Its main consideration is to ensure that the proposed will reflects the best interests and wishes of the person lacking capacity, as far as they can be determined.
The court may take into account any previous expressions of wishes made by the individual, as well as the views of family members, friends or other relevant parties.
Find out more about the Court of Protection.
Why Would You Need A Statutory Will?
Society often assumes that it is more likely to be elderly people who are likely to need a statutory will due to dementia or Alzheimer’s Disease.
But in reality, people of any age can lose their mental capacity. Dementia can occur as early as the age of 40 or 50 – even as young as 30 in some cases.
Furthermore, individuals with lifelong learning disabilities may have limitations in their decision-making abilities. If they are unable to create a valid will themselves, a statutory will can be sought to ensure their estate is managed and distributed appropriately.
Acquired brain injury – individuals who have suffered a traumatic brain injury or other severe neurological conditions resulting in reduced mental capacity may require a statutory will to ensure their assets and affairs are handled in their best interests.
People who have suddenly suffered severe brain injuries may have substantial property and assets – but not the mental capacity to make a will to determine who will inherit them.
Some people requiring long-term care may have substantial assets because they are in no position to spend their money and because the NHS is looking after them.
So when they die, there is the risk of a large Inheritance Tax liability: significant amounts of money would go to the taxman instead of the person’s loved ones. A statutory will might mitigate this IHT liability, ensuring that more or all of the assets remain within the family.
How Does The Statutory Wills Process Work?
Applying to the Court of Protection for a statutory will involves a long and complex process:
- Gather relevant information and evidence – collect all the necessary information and evidence related to the person for whom the statutory will is being sought. This includes details about their assets, liabilities, their financial circumstances and any previous expressions of their wishes regarding their estate.
- Consult with a solicitor who specialises in wills and probate. Our lawyers can guide you through the process, provide legal advice and help to prepare and submit the application.
- Complete the application form – obtain the appropriate application form (COP1) from the Court of Protection. This form is used for various types of application to the court.

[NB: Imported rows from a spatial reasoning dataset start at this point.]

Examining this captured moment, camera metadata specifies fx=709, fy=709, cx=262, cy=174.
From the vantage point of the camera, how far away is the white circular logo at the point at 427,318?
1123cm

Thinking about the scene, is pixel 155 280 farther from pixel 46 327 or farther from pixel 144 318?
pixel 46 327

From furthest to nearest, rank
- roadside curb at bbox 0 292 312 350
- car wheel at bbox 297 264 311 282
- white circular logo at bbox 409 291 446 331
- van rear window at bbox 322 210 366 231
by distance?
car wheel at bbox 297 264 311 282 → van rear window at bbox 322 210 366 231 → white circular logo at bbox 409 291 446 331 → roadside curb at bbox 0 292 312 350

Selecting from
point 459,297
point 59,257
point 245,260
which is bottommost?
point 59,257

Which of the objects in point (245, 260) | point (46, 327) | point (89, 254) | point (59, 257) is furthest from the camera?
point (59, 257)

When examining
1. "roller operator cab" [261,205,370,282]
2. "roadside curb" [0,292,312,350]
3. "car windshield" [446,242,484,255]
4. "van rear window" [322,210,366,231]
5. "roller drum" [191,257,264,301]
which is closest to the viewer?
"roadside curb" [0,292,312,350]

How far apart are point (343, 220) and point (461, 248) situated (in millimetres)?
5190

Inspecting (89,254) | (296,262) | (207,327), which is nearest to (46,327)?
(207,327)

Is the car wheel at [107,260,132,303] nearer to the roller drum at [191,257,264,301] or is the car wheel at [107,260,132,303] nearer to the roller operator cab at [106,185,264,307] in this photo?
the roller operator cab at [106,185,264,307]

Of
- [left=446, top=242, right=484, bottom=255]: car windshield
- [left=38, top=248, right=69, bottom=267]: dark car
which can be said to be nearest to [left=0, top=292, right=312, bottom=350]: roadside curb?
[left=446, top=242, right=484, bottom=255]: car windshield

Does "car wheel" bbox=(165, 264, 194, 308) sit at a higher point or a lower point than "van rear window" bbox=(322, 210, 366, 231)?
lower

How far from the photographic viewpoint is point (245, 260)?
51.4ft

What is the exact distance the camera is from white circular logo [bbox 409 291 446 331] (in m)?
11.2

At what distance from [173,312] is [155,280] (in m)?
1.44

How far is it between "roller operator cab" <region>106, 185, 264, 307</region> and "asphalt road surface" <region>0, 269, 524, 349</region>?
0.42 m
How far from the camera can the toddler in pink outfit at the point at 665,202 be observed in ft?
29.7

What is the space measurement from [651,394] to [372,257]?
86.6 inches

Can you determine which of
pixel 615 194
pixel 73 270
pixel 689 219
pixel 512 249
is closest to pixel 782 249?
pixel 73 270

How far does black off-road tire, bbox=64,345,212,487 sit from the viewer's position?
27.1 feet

- Provide supporting documentation. Along with the application form, you will need to submit supporting documents such as:
- a statement of the person’s financial affairs
- medical reports
- any relevant evidence to support the case for a statutory will.
- Serve notice – in most cases, you will need to serve notice of the application to certain individuals, including:
- the person who lacks capacity
- their relatives
- and any other interested parties as determined by the court (which is likely to mean anyone who stands to lose out if the Court of Protection authorises the statutory will).
This notice requirement ensures that all relevant parties have an opportunity to be involved in the proceedings and express their views.
- Assess the person’s capacity – the court will appoint an independent expert (usually a medical professional) to provide a report to the court. The expert’s assessment is crucial in determining whether a statutory will is appropriate in the circumstances. The court may decide to appoint the Official Solicitor to represent the vulnerable person in the proceedings.
- Attend a court hearing – once the application is submitted and all parties have been given notice, the court may schedule a hearing to consider the application. This will probably be a virtual/online hearing. At the hearing, you, your solicitor and other interested parties may present evidence, make submissions, and provide arguments either in support of or in opposition to the statutory will. You will be cross examined.
- Court’s decision – after considering all the evidence and submissions, the court will decide. If the court grants the application, it will issue an order authorising the creation of the statutory will. The court will also decide who should be responsible for the legal fees and expenses involved in making the application.
How Long Does It Take To Get A Statutory Will Approved?
The process of applying for a statutory will can be long and complex. Even the simplest cases can take nine to 12 months.
Sometimes applications are contested by family members (or others) who face losing out on an inheritance if the statutory will were to be approved. Perhaps they seek to benefit through an earlier will, or – if there is no will – they would be in line for a payout under the laws of intestacy.
In these instances, applications can take much longer – and at greater expense for all concerned.
And remember…there is no guarantee that the Court of Protection will approve your application. All that time and expense could be in vain.
Why Do Some People Oppose Statutory Wills?
Opposition to statutory wills can arise due to:
- Lack of clarity or evidence of the person’s wishes – opponents of statutory wills may argue that it is difficult to determine the true intentions and wishes of a person lacking mental capacity.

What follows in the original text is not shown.